И тогда соблазняться многие;
и друг друга будут предавать,
и возненавидят друг друга;
И многие лжепророки восстанут и прельстят многих;
И по причине умножения беззакония во многих охладеет любовь;
Матф. 24:10-12
Тяжелые, иссиня-серые тучи заволокли в этот день столицу Российского государства. На улицах Петрограда торопливо сновали обыватели, мелькали повсюду серые шинели и отчасти люди в рабочей одежде. Еще можно было кое-где увидеть развевающиеся на ветру плакаты «Вся власть Учредительному собранию», однако энтузиазма у основной массы депутатов это уже не вызывало.

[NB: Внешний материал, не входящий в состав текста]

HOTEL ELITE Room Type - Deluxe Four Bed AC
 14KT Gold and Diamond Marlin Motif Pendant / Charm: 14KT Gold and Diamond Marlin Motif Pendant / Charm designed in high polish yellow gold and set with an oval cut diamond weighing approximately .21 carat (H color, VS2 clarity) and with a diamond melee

Ветер поднимал в воздух помятые бумаги, на них можно было разглядеть только несколько слов: Кто за землю, кто за мир, кто за хлеб… это листовки большевиков которыми они забрасывали народ на выборах.
5-го января многие из эсеровских депутатов проснулись ранним утром, кто-то не ложился вовсе.
«Что принесет сегодняшний день?», – думал про себя лидер партии эсеров Виктор Чернов. Что принесет день пятого января он, безусловно, знал. «Одни мы, одни, и враги повсюду и некому защитить», – повторял Чернов про себя,– «Нет,… нет…, народ же не позволит, все равно не позволит, защитит, защитит ли?». Таково было смятение в душе лидера партии, победившей на выборах в Учредительное собрание с колоссальным перевесом почти шестьдесят процентов против двадцати пяти у большевиков. Этот факт, однако, ни к чему не обязывал партию пролетариев и их лидеров. Поняв, что выборы в Учредительное собрание начисто проиграны, они объявили партию эсеров и кадетов противниками социалистической революции, кроме того, власть в Петрограде была уже за ними – власть винтовки, штыка и вооруженной черни.
Подступы к Таврическому заблокированы, на улицах никого, только видны на каждом перекрестке оскалившиеся штыками винтовок и связками гранат большевистские патрули. Снег немного сыпет, но к обеду прекращается, тихо… Так тихо, как перед бурей.
Машина Чернова сворачивает с Суворовского проспекта на Таврическую. Останавливают, один из солдат подходит к автомобилю с винтовкой на перевес, – «Нельзя дальше, приказ никого не пущщать!». Показывают удостоверения депутатов. Солдат удовлетворенно кивнув, все же строго посмотрев на сидевших в автомобиле, приказывает отогнать легкий броневичек, преграждающий дорогу. При повороте на Шпалерную еще один кордон, повторяется то же самое.
«И то добрались, слава богу, не застрелили по дороге», – с облегчением думает про себя Чернов, ступая на площадь перед Таврическим с подножки автомобиля. Еще не видит он, что дворец переполнен не депутатами, которые понемногу продолжают прибывать, а людьми в серых шинелях и матросской форме слоняющихся по коридорам с матюгами и пошлыми высказываниями в адрес, прибывающий небольшевистских депутатов. Часть из них уже в подпитии.
Чернов проходит во дворец, по пути в коридоре взор падает на человека идущего мимо, – «Кто-то из большевиков» – отметил Чернов про себя, но фамилия не вспомнилась. Он встретился с ним глазами и долго не мог отвести взгляд. Что-то в облике его заставило Чернова содрогнуться. Серый сюртук, рябое лицо, усы, видно грузин. Тот, узнав лидера эсеров, нарочно долго смотрит, странным взглядом, в нем и ненависть и насмешка одновременно. Но оцепенение спадает, сейчас не до того. Фракция собирается на совещание, звонит телефон. И только один вопрос сейчас волнует, – «Что же там демонстрация, прорвется ли к дворцу, удастся ли?». Сообщения по телефону тревожные, народ все же собрался, манифестация в Защиту Учредительного собрания началась!